Installing 10.04 to 2TB disk, does not boot
Christopher Chan
christopher.chan at bradbury.edu.hk
Tue May 18 07:53:37 UTC 2010
On Tuesday, May 18, 2010 02:35 PM, Matthias Brennwald wrote:
> On May 18, 2010, at 7:54 AM, ubuntu-users-request at lists.ubuntu.com wrote:
>
>> Message: 10
>> Date: Tue, 18 May 2010 13:54:28 +0800
>> From: Christopher Chan<christopher.chan at bradbury.edu.hk>
>> Subject: Re: Installing 10.04 to 2TB disk, does not boot
>> To: ubuntu-users at lists.ubuntu.com
>> Message-ID:<4BF22B94.7040709 at bradbury.edu.hk>
>> Content-Type: text/plain; charset=ISO-8859-1; format=flowed
>>
>>
>>>> When the 2 TB drive fails to boot, where does it fail?
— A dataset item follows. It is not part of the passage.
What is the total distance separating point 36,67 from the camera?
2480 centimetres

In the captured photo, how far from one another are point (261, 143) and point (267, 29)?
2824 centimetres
>>>> Does grub or anything show up?
>>>> Are there any error messages?
>>>
>>> If fails before GRUB shows up. I just get a message saying that there is no bootable disk.
>>
>> Matthias,
>>
>> Please list the partitions on your 2tb disks 'parted /dev/2tbdiskdevice
>> print' and we can try doing something about it.
>
> Here is the result:
>
> ---------------
> Error: The backup GPT table is corrupt, but the primary appears OK, so that will
> be used.
>
>
> OK/Cancel? o
> Model: ATA WDC WD2003FYYS-0 (scsi)
> Disk /dev/sdd: 2000GB
> Sector size (logical/physical): 512B/512B
> Partition Table: gpt
>
> Number Start End Size File system Name Flags
> 1 17.4kB 8225kB 8208kB ext4 bios_grub
> 2 8225kB 5248MB 5240MB linux-swap(v1)
> 3 5248MB 5453MB 206MB ext4 boot
> 4 5453MB 2000GB 1995GB ext4
> ---------------
You are not actually using that bios_grub partition for anything right?
>
> I was surprised by the message regarding the corrupt GPT backup. What's that?
>
No clue on that one.
>
>> No bootable disk means that the BIOS is not able to find any boot code
>> to load from disk.
>
> Yes. As I mentioned before, this might be related to my motherboard (or its BIOS):
Any motherboard that is not using EFI will have similar issues. BIOS and
GPT are not exactly compatible.
So you do not have a mirrored root installation from the look of things?
Anyway, let's try reinstalling grub for a start.
Get a terminal, switch to root and let's try the following.
mkdir /mnt/2tbroot
mount /dev/sdd4 /mnt/2tbroot
mount /dev/sdd3 /mnt/2tbroot/boot
grub-install --root-directory=/mnt/2tbroot /dev/sdd
umount /mnt/2tbroot/boot
umount /mnt/2tbroot
Reboot and set /dev/sdd to boot first or before the other 160GB disk.